La filósofa alemana naturalizada estadounidense equiparó el nazismo y el comunismo estalinista bajo el concepto de totalitarismo (Los orígenes del totalitarismo,1951). El Estado totalitario es animado por una visión del mundo que simplifica las contradicciones y complejidades de las sociedades en un esquema dualista (razas superiores e inferiores, nación y enemigos de la nación, proletariado y burguesía, socialismo y enemigos del pueblo). Bajo una concepción determinista de la historia, no duda de su destino final. Tanto en el Estado soviético como en el Tercer Reich, el Partido único encarna un sentido trascendental de la historia que, según su propia doctrina, todo lo justifica, inclusive el terror. Con tal mandato de la Historia, se impone la dominación absoluta de los individuos: “la dominación permanente de cada individuo en cada una de las esferas de la vida”, escribió Arendt. El Estado lo es todo; el individuo es irrelevante y superfluo.
Un componente decisivo para el funcionamiento de los regímenes totalitarios es la obediencia ciega y una lealtad fanática al líder supremo.

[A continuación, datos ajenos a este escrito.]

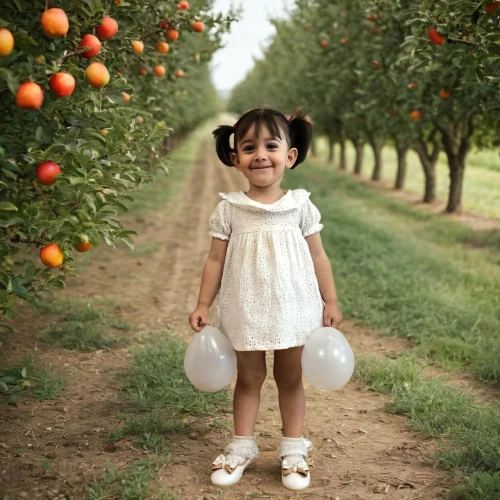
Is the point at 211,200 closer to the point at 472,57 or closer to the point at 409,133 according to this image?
the point at 409,133

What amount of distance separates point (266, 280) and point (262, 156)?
1.74 feet

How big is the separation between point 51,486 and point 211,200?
10274 millimetres

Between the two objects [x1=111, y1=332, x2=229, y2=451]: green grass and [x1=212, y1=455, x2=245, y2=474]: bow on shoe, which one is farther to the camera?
[x1=111, y1=332, x2=229, y2=451]: green grass

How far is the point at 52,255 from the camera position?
2564 millimetres

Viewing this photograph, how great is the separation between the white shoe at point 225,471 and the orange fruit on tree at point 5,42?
1.86m

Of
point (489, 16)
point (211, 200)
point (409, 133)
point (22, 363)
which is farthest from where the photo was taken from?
point (211, 200)

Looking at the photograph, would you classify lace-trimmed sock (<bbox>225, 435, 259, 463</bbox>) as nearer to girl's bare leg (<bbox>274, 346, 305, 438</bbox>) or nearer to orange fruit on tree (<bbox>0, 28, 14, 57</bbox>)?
girl's bare leg (<bbox>274, 346, 305, 438</bbox>)

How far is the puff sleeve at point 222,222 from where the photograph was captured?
293cm

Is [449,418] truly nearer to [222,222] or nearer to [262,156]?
[222,222]

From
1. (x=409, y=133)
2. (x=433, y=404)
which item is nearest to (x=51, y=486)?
(x=433, y=404)

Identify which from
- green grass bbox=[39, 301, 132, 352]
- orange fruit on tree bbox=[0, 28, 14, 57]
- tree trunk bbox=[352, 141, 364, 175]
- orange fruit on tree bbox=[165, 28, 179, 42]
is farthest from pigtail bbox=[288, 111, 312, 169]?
tree trunk bbox=[352, 141, 364, 175]

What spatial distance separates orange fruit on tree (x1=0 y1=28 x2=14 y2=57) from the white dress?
1140mm

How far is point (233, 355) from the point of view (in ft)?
9.61

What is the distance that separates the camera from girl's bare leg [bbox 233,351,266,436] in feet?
9.58
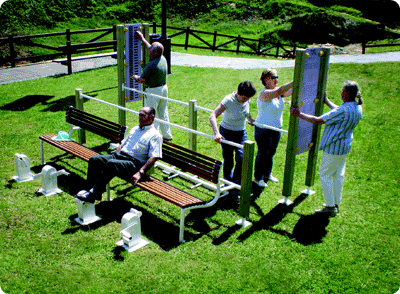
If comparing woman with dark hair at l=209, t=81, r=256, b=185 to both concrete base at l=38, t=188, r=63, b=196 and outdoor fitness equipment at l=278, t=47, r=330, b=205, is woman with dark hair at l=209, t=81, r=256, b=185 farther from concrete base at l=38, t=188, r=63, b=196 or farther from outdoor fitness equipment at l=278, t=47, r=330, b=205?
concrete base at l=38, t=188, r=63, b=196

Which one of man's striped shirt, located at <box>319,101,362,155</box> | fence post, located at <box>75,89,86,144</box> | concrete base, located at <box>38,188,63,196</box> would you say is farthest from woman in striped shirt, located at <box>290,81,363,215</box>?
fence post, located at <box>75,89,86,144</box>

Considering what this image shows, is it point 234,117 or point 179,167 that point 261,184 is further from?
point 179,167

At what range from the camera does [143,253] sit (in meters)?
4.95

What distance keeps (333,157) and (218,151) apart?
3.02 metres

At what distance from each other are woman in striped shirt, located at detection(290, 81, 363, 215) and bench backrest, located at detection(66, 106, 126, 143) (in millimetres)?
2917

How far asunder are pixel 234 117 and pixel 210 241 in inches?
70.9

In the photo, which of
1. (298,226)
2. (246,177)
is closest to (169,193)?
(246,177)

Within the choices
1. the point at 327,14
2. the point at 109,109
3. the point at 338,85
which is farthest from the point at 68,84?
the point at 327,14

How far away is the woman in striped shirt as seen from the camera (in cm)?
528

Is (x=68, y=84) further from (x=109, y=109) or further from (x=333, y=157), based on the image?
(x=333, y=157)

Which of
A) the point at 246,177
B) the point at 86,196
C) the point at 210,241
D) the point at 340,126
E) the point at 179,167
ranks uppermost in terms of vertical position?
the point at 340,126

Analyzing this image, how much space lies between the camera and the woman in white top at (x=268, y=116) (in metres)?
6.02

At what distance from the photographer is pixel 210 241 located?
5246mm

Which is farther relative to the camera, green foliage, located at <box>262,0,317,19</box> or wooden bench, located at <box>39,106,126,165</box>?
green foliage, located at <box>262,0,317,19</box>
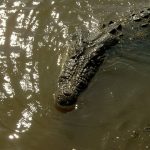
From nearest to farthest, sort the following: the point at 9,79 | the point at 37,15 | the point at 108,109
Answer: the point at 108,109 < the point at 9,79 < the point at 37,15

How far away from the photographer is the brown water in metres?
6.05

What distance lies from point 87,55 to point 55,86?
100cm

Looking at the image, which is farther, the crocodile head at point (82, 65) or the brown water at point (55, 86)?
the crocodile head at point (82, 65)

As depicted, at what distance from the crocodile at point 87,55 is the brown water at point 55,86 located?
16 centimetres

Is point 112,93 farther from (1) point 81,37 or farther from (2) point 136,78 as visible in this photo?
(1) point 81,37

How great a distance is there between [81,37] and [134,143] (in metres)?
2.86

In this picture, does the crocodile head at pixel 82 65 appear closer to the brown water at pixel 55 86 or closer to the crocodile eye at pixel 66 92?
the crocodile eye at pixel 66 92

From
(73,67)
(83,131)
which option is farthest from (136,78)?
(83,131)

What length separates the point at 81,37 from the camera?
802 cm

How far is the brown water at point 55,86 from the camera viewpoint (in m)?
6.05

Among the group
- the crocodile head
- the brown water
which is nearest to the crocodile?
the crocodile head

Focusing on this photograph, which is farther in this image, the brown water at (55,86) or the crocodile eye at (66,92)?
the crocodile eye at (66,92)

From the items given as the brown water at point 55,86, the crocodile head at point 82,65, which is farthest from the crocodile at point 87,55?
the brown water at point 55,86

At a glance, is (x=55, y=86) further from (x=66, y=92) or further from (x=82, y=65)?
(x=82, y=65)
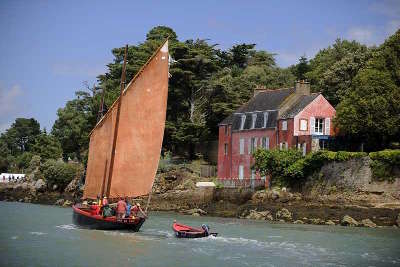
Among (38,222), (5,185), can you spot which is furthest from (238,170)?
(5,185)

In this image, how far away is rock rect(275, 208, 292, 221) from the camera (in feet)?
217

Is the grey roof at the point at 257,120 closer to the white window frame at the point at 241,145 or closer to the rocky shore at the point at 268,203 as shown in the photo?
the white window frame at the point at 241,145

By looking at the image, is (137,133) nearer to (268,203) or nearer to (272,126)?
(268,203)

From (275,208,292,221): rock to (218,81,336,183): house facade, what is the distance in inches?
453

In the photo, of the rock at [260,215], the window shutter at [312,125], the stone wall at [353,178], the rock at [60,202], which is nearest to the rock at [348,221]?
the stone wall at [353,178]

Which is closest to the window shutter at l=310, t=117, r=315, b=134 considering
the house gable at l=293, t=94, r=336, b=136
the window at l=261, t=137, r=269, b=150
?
the house gable at l=293, t=94, r=336, b=136

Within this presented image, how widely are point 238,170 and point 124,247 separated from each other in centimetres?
4413

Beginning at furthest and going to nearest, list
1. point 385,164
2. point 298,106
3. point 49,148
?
1. point 49,148
2. point 298,106
3. point 385,164

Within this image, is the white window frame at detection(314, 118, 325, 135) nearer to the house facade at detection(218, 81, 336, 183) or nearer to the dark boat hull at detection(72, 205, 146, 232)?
the house facade at detection(218, 81, 336, 183)

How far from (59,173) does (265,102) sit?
29427 mm

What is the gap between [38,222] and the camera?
58875mm

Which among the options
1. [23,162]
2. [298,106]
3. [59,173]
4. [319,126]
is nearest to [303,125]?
[319,126]

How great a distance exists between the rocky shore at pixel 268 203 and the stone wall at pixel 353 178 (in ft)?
1.94

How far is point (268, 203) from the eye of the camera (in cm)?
7300
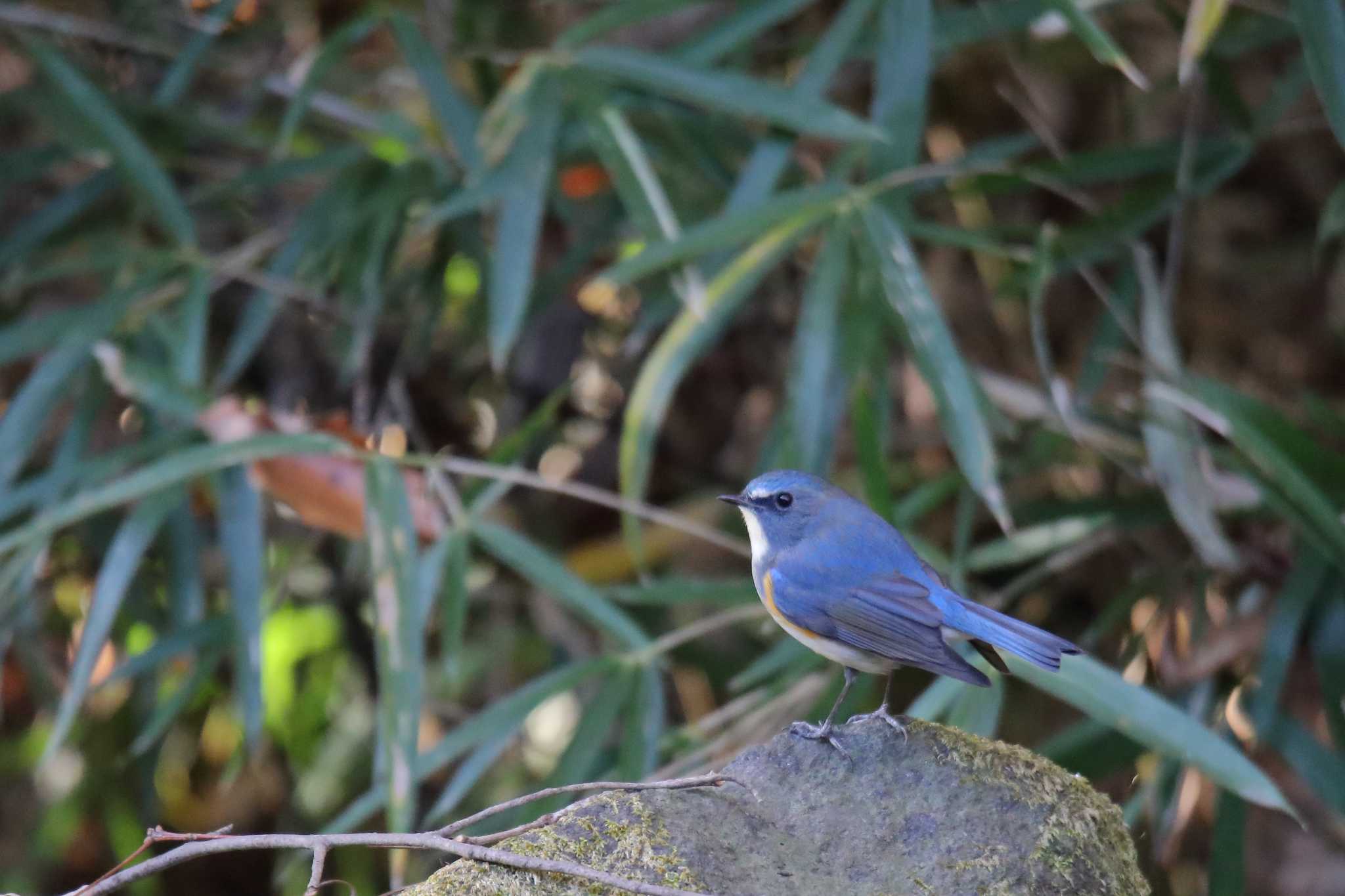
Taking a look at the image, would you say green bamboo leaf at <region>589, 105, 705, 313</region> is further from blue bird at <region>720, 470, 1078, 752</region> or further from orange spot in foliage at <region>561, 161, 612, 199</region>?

La sumisión, voluntaria o forzada, se extiende por toda la pirámide del Estado y en la sociedad se imponen la resignación, el miedo, la simulación. Todos, desde el primer círculo del autócrata hasta los más modestos policías y empleados públicos, pasando por los dirigentes del partido, los altos funcionarios del gobierno, los legisladores, los jueces y muchos miembros de la élite intelectual, saben que su mejor oportunidad de subsistir y medrar es obedecer, aplaudir al líder y justificar todas las acciones del régimen, hasta las más inhumanas. La dominación totalitaria conduce al envilecimiento general. Entre los mediocres y sumisos, los más ruines pueden ascender en el gobierno y en la escala socioeconómica. Los otros -si sobreviven- quedan condenados al ostracismo.
Esos dos modelos clásicos de totalitarismo se derrumbaron, uno por la derrota en la guerra y el otro por atrofia y agotamiento desde sus entrañas. En nuestro tiempo, sólo quedan dos regímenes con estructuras y formas de dominación totalitarias: Corea del Norte y Cuba. Pero el análisis de Arendt también ofrece claves para comprender la dinámica de otros regímenes autoritarios como los que han surgido en los siglos XX y XXI. Aun sin alcanzar las formas de dominación absoluta de toda la sociedad, los regímenes autoritarios, una vez que debilitan o excluyen a la oposición, desmantelan la división de poderes y se deshacen de otras formas de contrapesos, imponen a todos los que pertenecen al bloque en el poder reglas ignominiosas de obediencia. Así logran que muchas personas ordinarias, que en otras circunstancias actuarían con decencia o un mínimo de decoro, se conviertan en siervos ciegos del líder supremo, del partido o del aparato burocrático, y sean capaces de cometer actos ruines sin asomo de culpa. El cinismo se extiende y el mal se banaliza.